As pesquisas de opinião deveriam nos acalmar, pois têm mostrado um apoio crescente da cidadania brasileira à democracia. Em 1989, logo após a ditadura militar, o apoio era de apenas 43%, segundo o Datafolha. Oscilou um pouco, mas foi crescendo, atingindo o ponto mais alto durante as eleições presidenciais de 2022 (79%) e mantendo-se num patamar razoavelmente elevado desde então (71% em março deste ano). Porém, sob o aparente consenso democrático, existem diferentes e seletivas concepções de democracia.
Uma das tarefas mais urgentes da democracia brasileira é repactuar — ou talvez pactuar — um respeito às regras democráticas mais fundamentais: não apenas a realização de eleições periódicas, mas também a separação e a independência dos Poderes, a liberdade e a pluralidade de imprensa, a liberdade de expressão e organização, a confiança no sistema eleitoral e a aplicação não seletiva das regras.
A sociedade brasileira precisa pactuar regras democráticas que valham para todos, independentemente da orientação política. Se julgamos que o enviesamento político que levou à prisão de Lula constituiu lawfare, temos de aceitar que os excessos cometidos pelo STF nos processos antidemocráticos também são lawfare.

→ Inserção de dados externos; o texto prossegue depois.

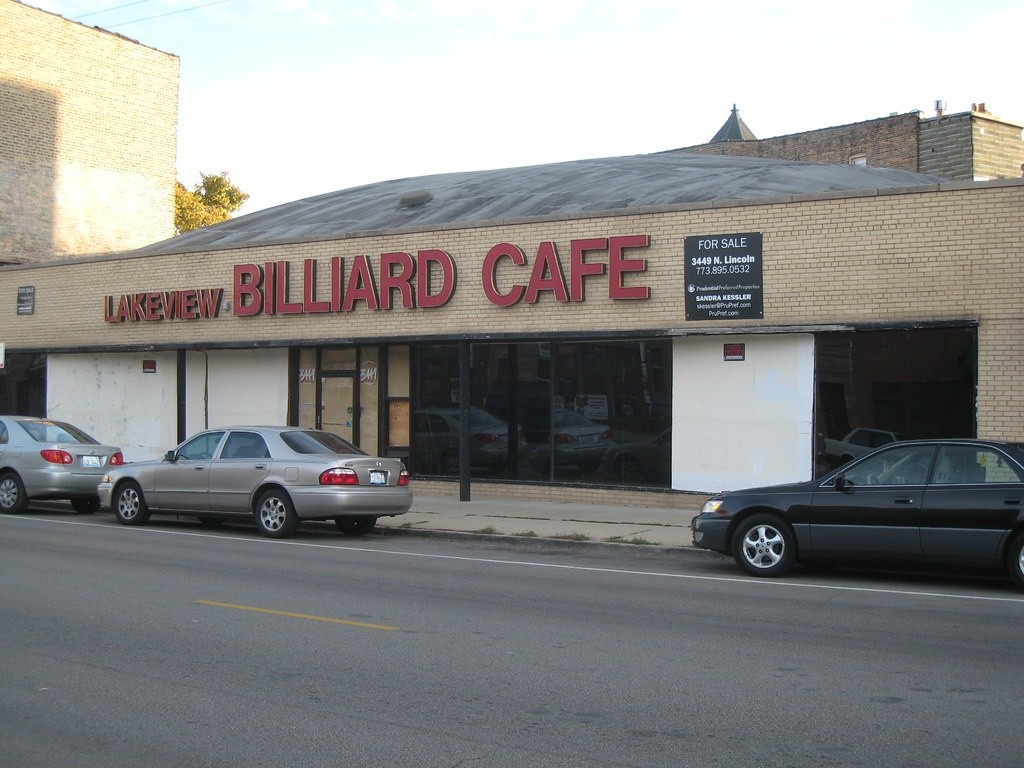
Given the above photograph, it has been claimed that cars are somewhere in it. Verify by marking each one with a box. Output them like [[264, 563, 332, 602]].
[[96, 424, 414, 540], [413, 407, 527, 473], [824, 427, 909, 469], [816, 435, 826, 462], [0, 414, 123, 513], [691, 440, 1024, 586], [602, 428, 672, 482], [552, 408, 616, 471]]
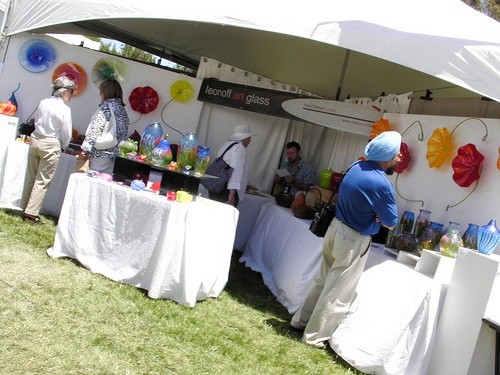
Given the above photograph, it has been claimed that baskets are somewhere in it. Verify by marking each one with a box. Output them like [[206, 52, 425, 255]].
[[295, 204, 315, 219]]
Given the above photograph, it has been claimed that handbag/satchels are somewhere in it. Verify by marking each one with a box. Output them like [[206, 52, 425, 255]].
[[18, 119, 35, 136], [309, 206, 334, 238], [199, 142, 239, 195], [93, 102, 117, 150]]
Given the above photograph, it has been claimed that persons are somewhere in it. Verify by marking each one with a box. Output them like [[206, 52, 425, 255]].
[[277, 141, 317, 196], [290, 131, 402, 350], [20, 76, 76, 223], [209, 124, 259, 208], [80, 79, 129, 175]]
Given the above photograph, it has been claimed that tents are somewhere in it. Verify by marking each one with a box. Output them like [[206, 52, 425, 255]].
[[0, 0, 500, 195]]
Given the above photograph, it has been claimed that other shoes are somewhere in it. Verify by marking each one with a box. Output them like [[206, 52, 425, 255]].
[[289, 324, 304, 332], [318, 342, 330, 349]]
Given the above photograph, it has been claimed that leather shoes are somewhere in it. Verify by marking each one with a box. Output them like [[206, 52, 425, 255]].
[[23, 213, 47, 225]]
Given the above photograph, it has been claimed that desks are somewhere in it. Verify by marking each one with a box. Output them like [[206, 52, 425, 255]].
[[112, 154, 220, 201], [233, 190, 275, 256], [46, 173, 239, 308], [239, 201, 449, 375], [0, 140, 77, 218]]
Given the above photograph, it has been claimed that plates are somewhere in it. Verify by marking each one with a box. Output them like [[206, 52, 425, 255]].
[[18, 38, 127, 98]]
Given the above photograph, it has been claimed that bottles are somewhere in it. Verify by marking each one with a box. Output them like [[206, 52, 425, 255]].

Se acreditamos que os bloqueios de rodovias promovidos pelos caminhoneiros bolsonaristas ultrapassam os limites da liberdade de organização e protesto, então o mesmo princípio deve valer para as ocupações do MST e do MTST.
Se achamos que a defesa do legado da ditadura militar e as conspirações golpistas de Bolsonaro precisam ser reprimidas pelas leis de defesa da democracia, temos de aceitar que essas leis se apliquem também aos partidos e movimentos revolucionários da esquerda.
O fato de os grupos revolucionários de esquerda serem pequenos e não constituírem uma ameaça à ordem democrática permitiu que, por muito tempo, adotássemos uma postura liberal, sem maiores consequências. A ascensão de movimentos de massa da direita radical mostrou que essa atitude tolerante e condescendente só pode ser mantida com uma seletividade na aplicação das regras que não é compatível com um sistema político que valha para todos.
Estamos prontos para fazer esse pacto democrático? O primeiro passo dos democratas de esquerda é reconhecer que regimes que cruzaram a linha que separa a democracia da autocracia precisam ser repudiados. Não dá para dizer “Ditadura nunca mais” e ao mesmo tempo apoiar o chavismo.